The Court of Appeal found that the high threshold was cumulatively met by numerous facts that were evident from the record of the trial proceedings.
First, the trial judge made numerous comments that indicated he had drawn conclusions on Mr. Faraci’s credibility prior to the completion of the trial. These comments included the suggestion of a need for Mareva injunctions and the characterization of Faraci’s testimony as “gobbledygook” that “defie[d] common sense.”
Second, the Court of Appeal questioned the appropriateness of the trial judge’s 19 directions to Faraci, which required the Defendant to promptly produce a “mass of documents” that had not been previously sought during the proceeding. While the Court of Appeal agreed that Faraci was an “evasive, unresponsive and generally uncooperative witness,” it found that these issues could have been sufficiently addressed through “much more modest directions for production.”
Third, the Court of Appeal expressed particular concern over the lack of detailed reasons corresponding to the trial judge’s finding of contempt against Faraci. The Court of Appeal strongly admonished this particular feature of the trial, stating that “failure to conduct a direction by direction analysis of compliance suggests more than mere inadvertence or misapprehension. Rather, his treatment of the issue demonstrates he had become aligned with the respondent.”
While the impugned elements of Justice Matlow’s approach may have stemmed from good faith efforts to manage complicated facts and to address a Defendant who was far from forthcoming, the Court of Appeal’s judgment illustrates that the credibility of the judiciary is placed at stake whenever trial judges become involved to such extent. Where such involvement is adopted by a judge, the Court of Appeal’s decision suggests meticulous transparency as a safeguard against the apprehension of bias.

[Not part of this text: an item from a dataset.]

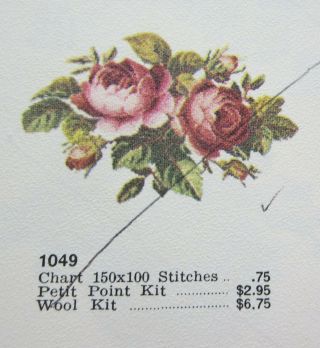 Rare Vintage Alice Godkin 1049 2 Large Roses With Buds Petit Point Kit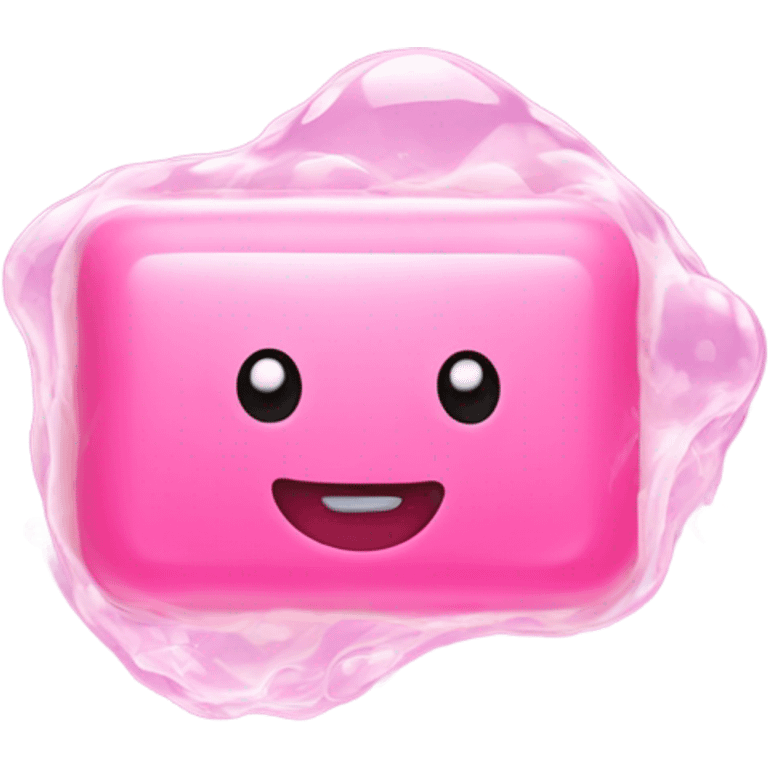 Pink bar of soap with bubbles  emoji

In making its dispositive ruling on the issue of bias, the Court of Appeal reserved its most strongly worded admonishment for the judge’s failure to provide detailed reasons for his contempt finding.Unlike the judge’s comments on the Defendant’s credibility and his instructions requiring the Defendant to produce extensive documentation on short notice, a lack of detailed reasons for the contempt finding was distinguished as demonstrating an alignment with the Plaintiff.
This distinction suggests that the trial judge’s interjected comments and excessive directions may not have sufficed to justify a finding of bias. While the Court of Appeal thus left a door open for such measures to be considered acceptable, the door was closed to a corresponding failure to provide reasons where such measures are adopted–particularly where these measures result in findings of contempt.
The Court of Appeal’s decision reflects an approach to bias that aims to protect judicial discretion while requiring strict accountability for exercises of that discretion, especially where judges stray close to the line of acting in the interests of one of the parties to a proceeding. At the same time, the escalation in the complexity of the matter in Hazelton Lanes provides members of the judiciary with ample reason to carefully consider any active involvement in the first place.